LES NEGRIERS EN TERRES D'ISLAM
la premiere traite des Noirs VIIe - XVIe siècle Jacques Heers

LA GRANDE CHASSE
Les raids des musulmans : l'Egypte, le Maghreb et les oasis

« Les janissaires et autres soldats turcs, en garnison au pays d'Egypte, s'associent en certain temps de l'année plusieurs ensemble et, prenant des guides et provisions de vivres, s'en vont au désert de Libye, à la chasse de ces nègres. On leur baille au Caire, lorsqu'ils sont mis en vente, une pièce de toile qui leur couvre les parties honteuses . »


Au sud de la Nubie et à l'ouest de l'Ethiopie, le trafic des esclaves du Darfur, absolument crucial pour l'économie des sultans musulmans, résultait soit des ventes par les trafiquants installés sur place, Arabes pour la plupart, qui ne pratiquaient que d'assez pauvres razzias sur les villages des environs, soit des raids directement placés sous l'autorité du sultan du Caire.

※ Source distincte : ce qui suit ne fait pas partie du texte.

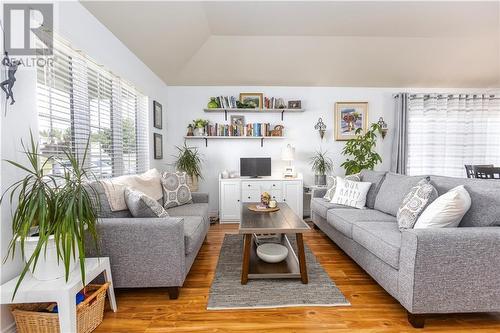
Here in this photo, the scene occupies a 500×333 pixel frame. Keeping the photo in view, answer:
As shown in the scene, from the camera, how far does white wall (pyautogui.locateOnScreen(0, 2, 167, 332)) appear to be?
1.38 meters

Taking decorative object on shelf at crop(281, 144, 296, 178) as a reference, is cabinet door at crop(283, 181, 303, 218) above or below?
below

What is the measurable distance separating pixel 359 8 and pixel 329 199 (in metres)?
2.28

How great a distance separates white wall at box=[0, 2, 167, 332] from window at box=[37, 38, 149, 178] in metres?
0.09

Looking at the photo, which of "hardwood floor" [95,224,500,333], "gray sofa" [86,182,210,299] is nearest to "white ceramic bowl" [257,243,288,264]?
"hardwood floor" [95,224,500,333]

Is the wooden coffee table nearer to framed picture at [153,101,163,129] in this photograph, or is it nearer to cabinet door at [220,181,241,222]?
cabinet door at [220,181,241,222]

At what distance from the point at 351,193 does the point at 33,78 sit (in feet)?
10.3

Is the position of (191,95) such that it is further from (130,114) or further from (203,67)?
(130,114)

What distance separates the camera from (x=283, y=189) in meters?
3.83

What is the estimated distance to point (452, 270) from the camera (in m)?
1.45

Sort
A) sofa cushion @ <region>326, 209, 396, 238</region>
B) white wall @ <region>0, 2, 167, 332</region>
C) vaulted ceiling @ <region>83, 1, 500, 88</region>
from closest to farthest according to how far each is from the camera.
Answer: white wall @ <region>0, 2, 167, 332</region> → sofa cushion @ <region>326, 209, 396, 238</region> → vaulted ceiling @ <region>83, 1, 500, 88</region>

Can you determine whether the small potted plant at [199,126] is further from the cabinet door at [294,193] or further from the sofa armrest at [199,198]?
the cabinet door at [294,193]

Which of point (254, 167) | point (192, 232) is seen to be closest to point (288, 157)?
point (254, 167)

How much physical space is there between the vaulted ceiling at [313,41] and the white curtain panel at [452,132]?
13.5 inches

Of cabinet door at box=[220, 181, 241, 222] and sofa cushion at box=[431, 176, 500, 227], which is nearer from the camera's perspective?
sofa cushion at box=[431, 176, 500, 227]
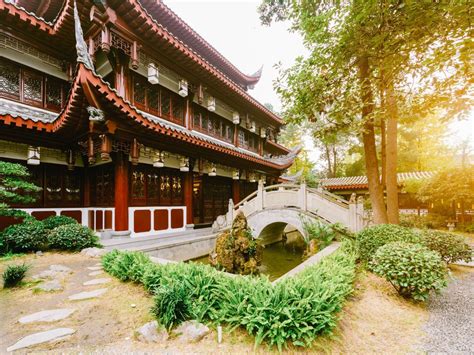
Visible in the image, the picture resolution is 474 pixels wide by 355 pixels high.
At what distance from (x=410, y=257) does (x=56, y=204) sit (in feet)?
31.7

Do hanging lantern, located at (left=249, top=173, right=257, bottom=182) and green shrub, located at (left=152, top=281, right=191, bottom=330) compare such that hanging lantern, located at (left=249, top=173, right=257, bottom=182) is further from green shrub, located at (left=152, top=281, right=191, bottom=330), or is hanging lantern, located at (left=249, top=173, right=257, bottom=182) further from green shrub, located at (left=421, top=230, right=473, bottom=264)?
green shrub, located at (left=152, top=281, right=191, bottom=330)

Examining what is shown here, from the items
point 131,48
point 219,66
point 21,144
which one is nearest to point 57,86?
point 21,144

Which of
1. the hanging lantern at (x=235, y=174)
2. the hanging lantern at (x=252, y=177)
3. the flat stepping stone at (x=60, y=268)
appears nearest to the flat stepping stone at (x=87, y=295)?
the flat stepping stone at (x=60, y=268)

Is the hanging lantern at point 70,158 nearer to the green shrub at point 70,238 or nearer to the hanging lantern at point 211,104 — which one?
the green shrub at point 70,238

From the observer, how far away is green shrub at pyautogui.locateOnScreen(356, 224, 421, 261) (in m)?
5.51

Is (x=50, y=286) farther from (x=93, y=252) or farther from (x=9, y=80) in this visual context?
(x=9, y=80)

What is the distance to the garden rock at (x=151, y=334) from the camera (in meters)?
2.66

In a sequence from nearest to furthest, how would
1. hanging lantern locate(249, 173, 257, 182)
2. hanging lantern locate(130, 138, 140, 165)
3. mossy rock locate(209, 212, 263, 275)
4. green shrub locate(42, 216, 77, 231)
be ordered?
green shrub locate(42, 216, 77, 231) < mossy rock locate(209, 212, 263, 275) < hanging lantern locate(130, 138, 140, 165) < hanging lantern locate(249, 173, 257, 182)

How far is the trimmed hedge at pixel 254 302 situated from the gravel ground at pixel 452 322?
1.12 metres

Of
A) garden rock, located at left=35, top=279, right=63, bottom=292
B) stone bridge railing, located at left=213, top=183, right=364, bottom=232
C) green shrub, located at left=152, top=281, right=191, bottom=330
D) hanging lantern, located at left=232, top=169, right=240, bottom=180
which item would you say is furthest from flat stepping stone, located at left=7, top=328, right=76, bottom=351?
hanging lantern, located at left=232, top=169, right=240, bottom=180

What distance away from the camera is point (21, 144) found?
673 centimetres

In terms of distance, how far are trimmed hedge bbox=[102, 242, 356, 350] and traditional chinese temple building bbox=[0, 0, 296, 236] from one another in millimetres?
4313

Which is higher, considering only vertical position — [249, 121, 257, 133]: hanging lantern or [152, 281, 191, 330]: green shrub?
[249, 121, 257, 133]: hanging lantern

Ces chasses aux hommes se pliaient à des règles parfaitement définies, impliquant des accords constants entre le pouvoir, les notables et les marchands. Celui qui prenait la tête d'une razzia, d'un ghazwa, devait d'abord solliciter la salatiya, autorisation du sultan. Celui-ci définissait très exactement le territoire de chasse et prenait, en quelque sorte, les chasseurs et les négociants sous sa protection.

Il prêtait une escorte armée et interdisait à d'autres d'aller courir aux Noirs dans les mêmes pays. Le chef de raid avait tous pouvoirs, disposait de la même autorité que le sultan dans ses villes et ses Etats et, effectivement, on le disait bien sultan al-ghazwa, « sultan » maître du raid. Il réunissait ses fidèles, plus ou moins nombreux selon sa renommée, en fait selon le succès de ses entreprises les années précédentes, et négociait avec des groupes de marchands qui fournissaient les vivres nécessaires à de longs jours de route contre l'engagement de recevoir, en échange, un certain nombre de captifs. Chaque année le sultan autorisait plusieurs dizaines de razzias, jusqu'à soixante parfois; les hommes partaient avant les pluies, de juin à août, et suivaient toujours, sans s'en éloigner, une route fixée à l'avance, tant pour l'aller que pour le retour. Les contrats souscrits par les négociants stipulaient que ceux qui accompagnaient le raid très loin dans le Sud et se chargeaient de convoyer les captifs jusque sur les marchés des villes en recevraient deux fois plus que ceux qui attendaient simplement le retour de la razzia dans le Nord... Les Noirs surpris n'étaient certainement pas en mesure de résister les armes à la main et l'on savait qu'une bonne expédition pouvait ramener de cinq à six cents esclaves. Le plus souvent les chasseurs opéraient, en toute quiétude, dans la région même du Darfur, plus particulièrement au sud et au sud-ouest. D'autres se risquaient beaucoup plus loin et l'on parle d'hommes qui demeurèrent six mois en route avant de renoncer, ayant atteint un fleuve qu'ils n'osèrent franchir.